## Work request:
Include in the reply only the lines from the start of the data below through the line containing "Eikels en Teven", reproduced exactly and with no pictures.

## Data records:
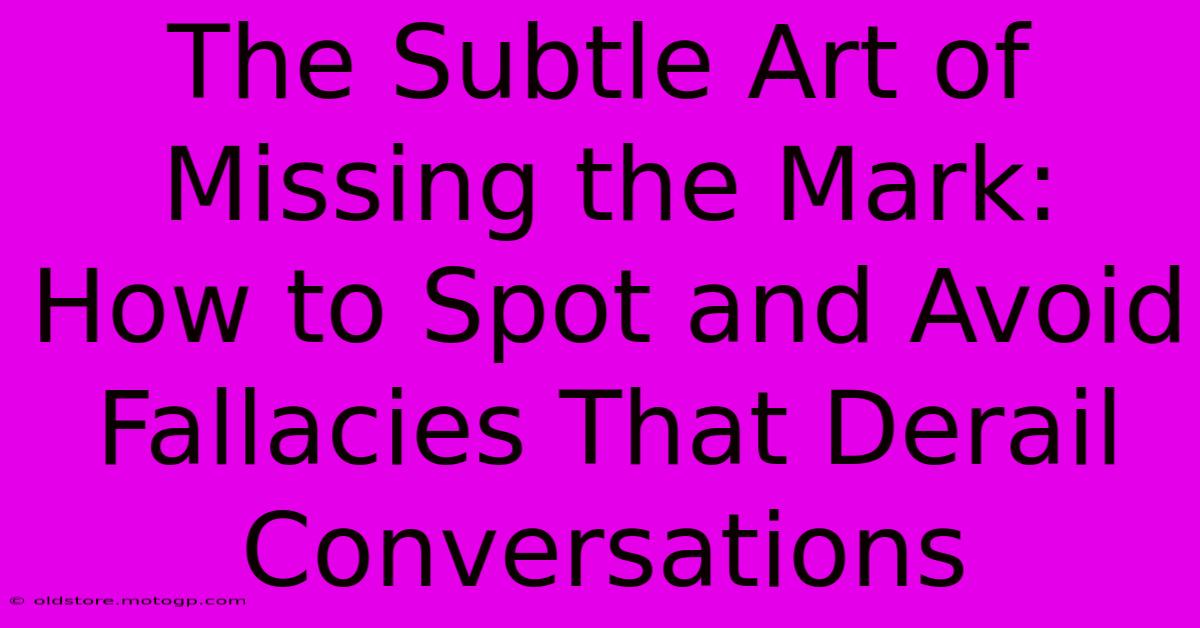 The Subtle Art Of Missing The Mark: How To Spot And Avoid Fallacies That Derail Conversations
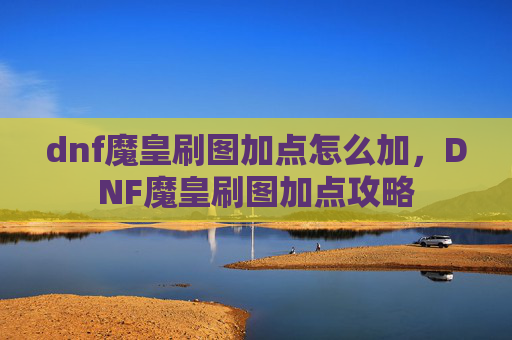 dnf魔皇刷图加点怎么加,DNF魔皇刷图加点攻略 dnf魔皇刷图加点怎么加,DNF魔皇刷图加点攻略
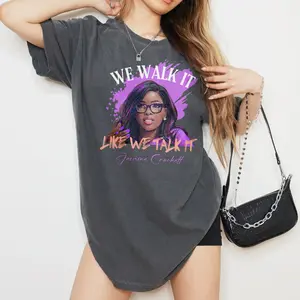 Jasmine Crockett T Shirt, We Walk It Like We Talk It Smackdown Quote Fanclub Apparel, Crockett For President Tee, Texas 30 US House Representative, Political Supporter Gift Fashion Casual Comfort Womenswear Comfortable Everyday Style Top Fit Soft Tshirt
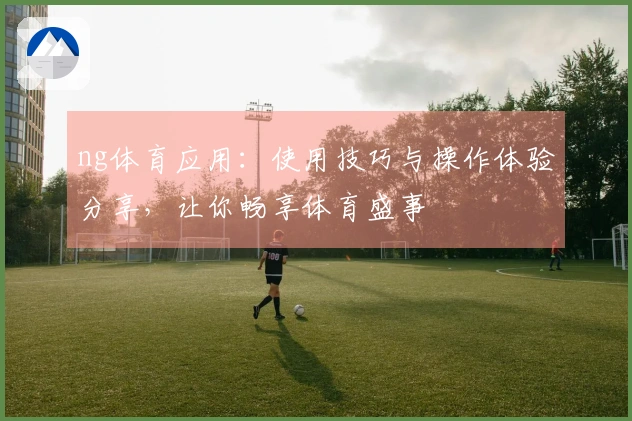 ng体育应用：使用技巧与操作体验分享，让你畅享体育盛事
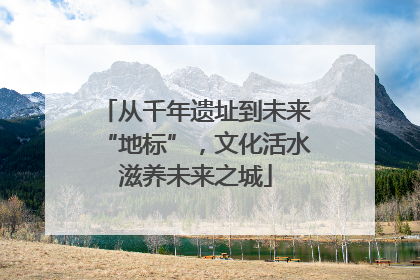 从千年遗址到未来“地标”，文化活水滋养未来之城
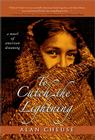 To Catch the Lightning: A Novel of American Dreaming 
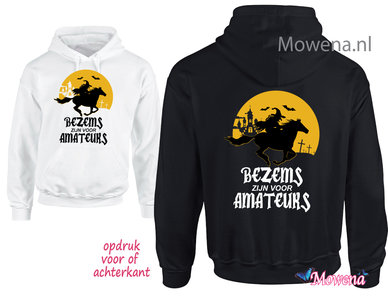 hoodie Bezems zijn voor amateurs PH0140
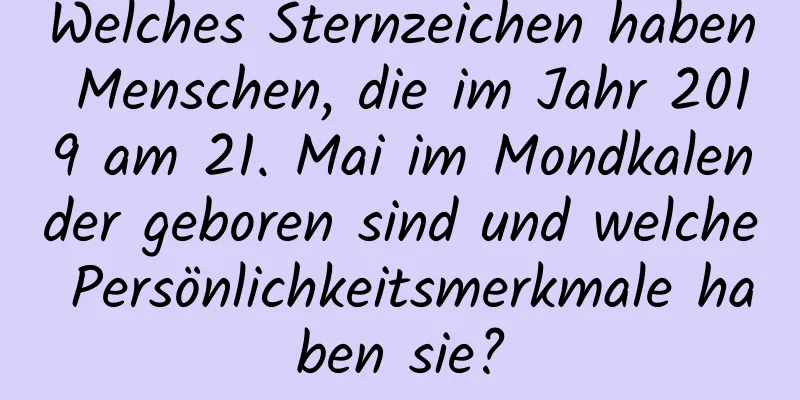 Welches Sternzeichen haben Menschen, die im Jahr 2019 am 21. Mai im Mondkalender geboren sind und welche Persönlichkeitsmerkmale haben sie?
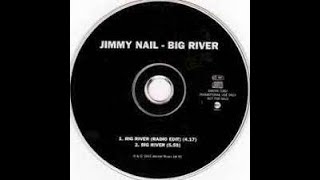 Jimmy Nail Big River Lyrics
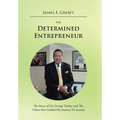 The Determined Entrepreneur: The Story of Dr. George Tinsley and the Values That Guided His Journey to Success - Hardcover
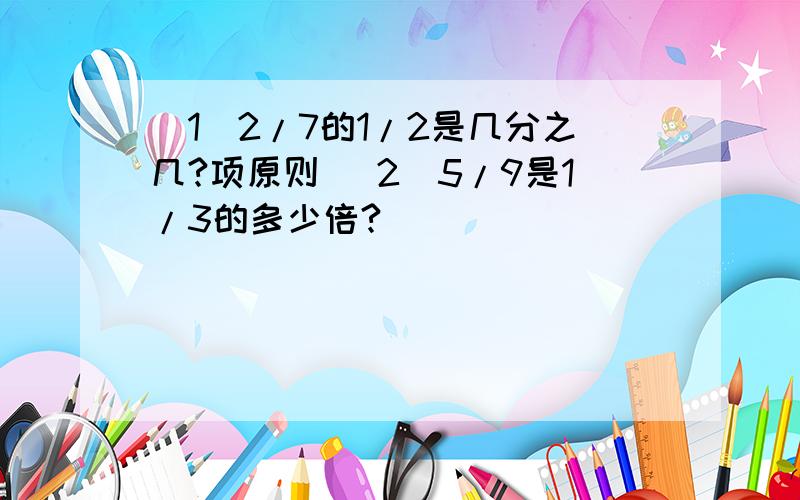 （1）2/7的1/2是几分之几?项原则 （2）5/9是1/3的多少倍?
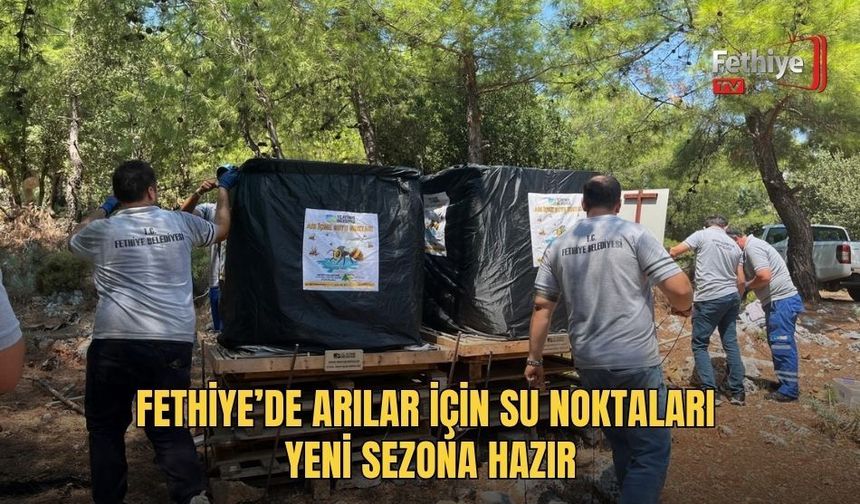Fethiye’de Arılar İçin Su Noktaları Yeni Sezona Hazır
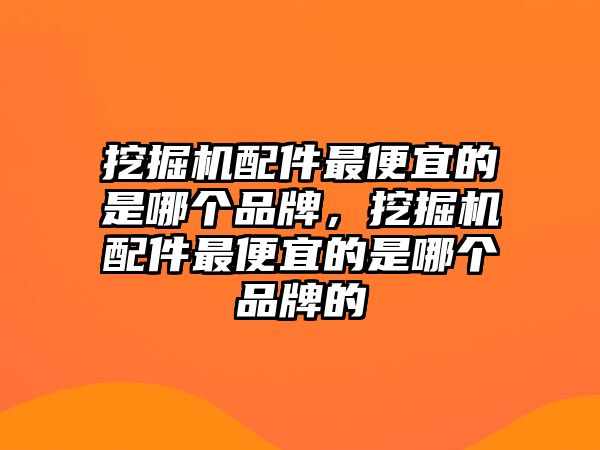 挖掘機(jī)配件最便宜的是哪個(gè)品牌，挖掘機(jī)配件最便宜的是哪個(gè)品牌的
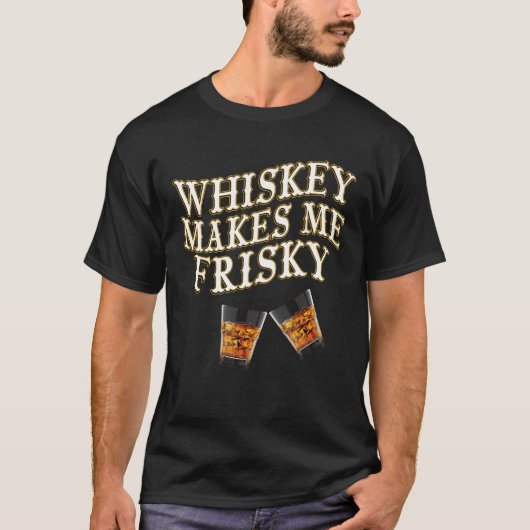 T-shirt Le Whiskey Me Rend Frivole (Devant)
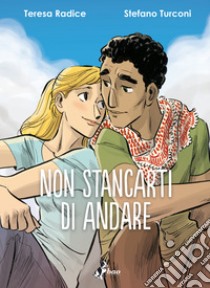 Non Stancarti di Andare. E-book. Formato EPUB ebook di Teresa Radice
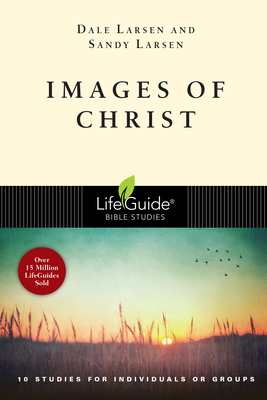 Images of Christ (Lifeguide Bible Studies) By Dale Larsen, Sandy Larsen Cover Image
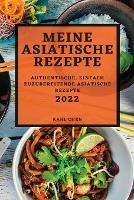 Meine Asiatische Rezepte 2022: Authentische, Einfach Zuzubereitende Asiatische Rezepte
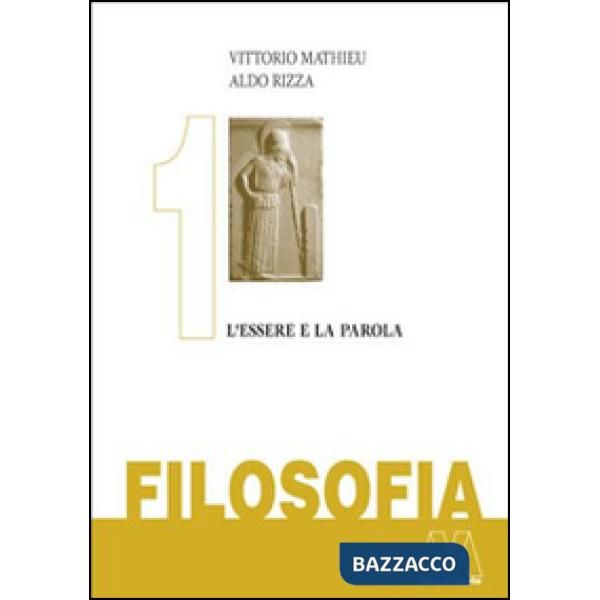 Filosofia. Vol. 1: L'essere e la parola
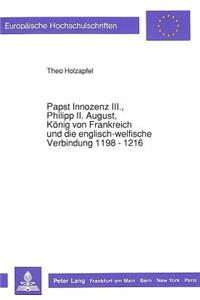 Papst Innozenz III., Philipp II. August, Koenig Von Frankreich Und Die Englisch-Welfische Verbindung 1198 - 1216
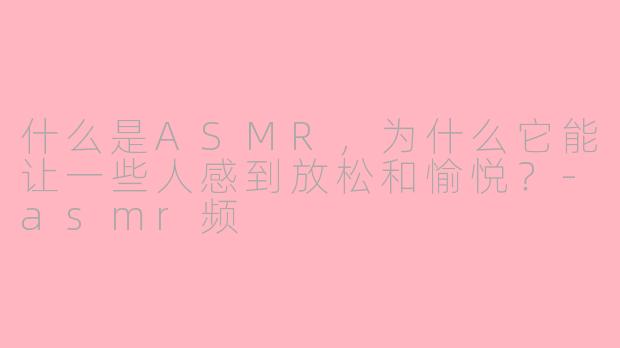 什么是ASMR,为什么它能让一些人感到放松和愉悦?-asmr频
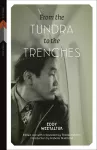 From the Tundra to the Trenches cover
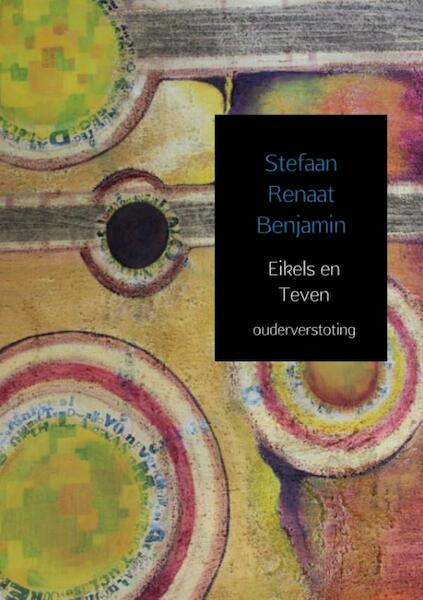 Eikels en Teven - Stefaan Renaat Benjamin (ISBN 9789402148527)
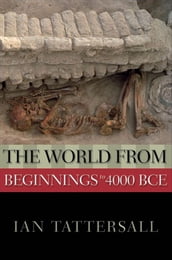 The World From Beginnings To 4000 Bce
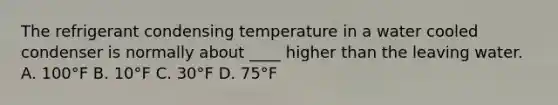 The refrigerant condensing temperature in a water cooled condenser is normally about ____ higher than the leaving water. A. 100°F B. 10°F C. 30°F D. 75°F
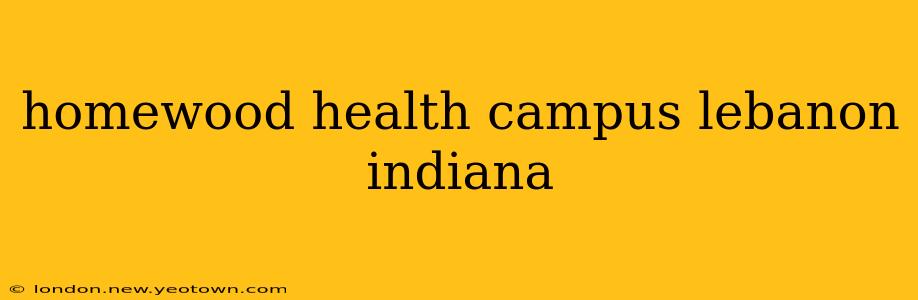 homewood health campus lebanon indiana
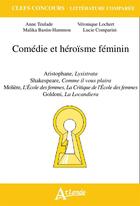 Couverture du livre « Comédie et heroïsme féminin » de Veronique Lochert et Malika Bastin-Hammou et Anne Teulade aux éditions Atlande Editions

## Solution:
 The Subtle Art Of Missing The Mark: How To Spot And Avoid Fallacies That Derail Conversations
 dnf魔皇刷图加点怎么加,DNF魔皇刷图加点攻略 dnf魔皇刷图加点怎么加,DNF魔皇刷图加点攻略
 Jasmine Crockett T Shirt, We Walk It Like We Talk It Smackdown Quote Fanclub Apparel, Crockett For President Tee, Texas 30 US House Representative, Political Supporter Gift Fashion Casual Comfort Womenswear Comfortable Everyday Style Top Fit Soft Tshirt
 ng体育应用：使用技巧与操作体验分享，让你畅享体育盛事
 从千年遗址到未来“地标”，文化活水滋养未来之城
 To Catch the Lightning: A Novel of American Dreaming 
 hoodie Bezems zijn voor amateurs PH0140
 Welches Sternzeichen haben Menschen, die im Jahr 2019 am 21. Mai im Mondkalender geboren sind und welche Persönlichkeitsmerkmale haben sie?
 Jimmy Nail Big River Lyrics
 The Determined Entrepreneur: The Story of Dr. George Tinsley and the Values That Guided His Journey to Success - Hardcover
 （1）2/7的1/2是几分之几?项原则 （2）5/9是1/3的多少倍?
Fethiye’de Arılar İçin Su Noktaları Yeni Sezona Hazır
 挖掘機(jī)配件最便宜的是哪個(gè)品牌，挖掘機(jī)配件最便宜的是哪個(gè)品牌的
 T-shirt Le Whiskey Me Rend Frivole (Devant)
 Non Stancarti di Andare. E-book. Formato EPUB ebook di Teresa Radice
 Images of Christ (Lifeguide Bible Studies) By Dale Larsen, Sandy Larsen Cover Image
 Meine Asiatische Rezepte 2022: Authentische, Einfach Zuzubereitende Asiatische Rezepte
 Filosofia. Vol. 1: L'essere e la parola
 Papst Innozenz III., Philipp II. August, Koenig Von Frankreich Und Die Englisch-Welfische Verbindung 1198 - 1216
 什么是ASMR,为什么它能让一些人感到放松和愉悦?-asmr频
 From the Tundra to the Trenches cover
 Eikels en Teven - Stefaan Renaat Benjamin (ISBN 9789402148527)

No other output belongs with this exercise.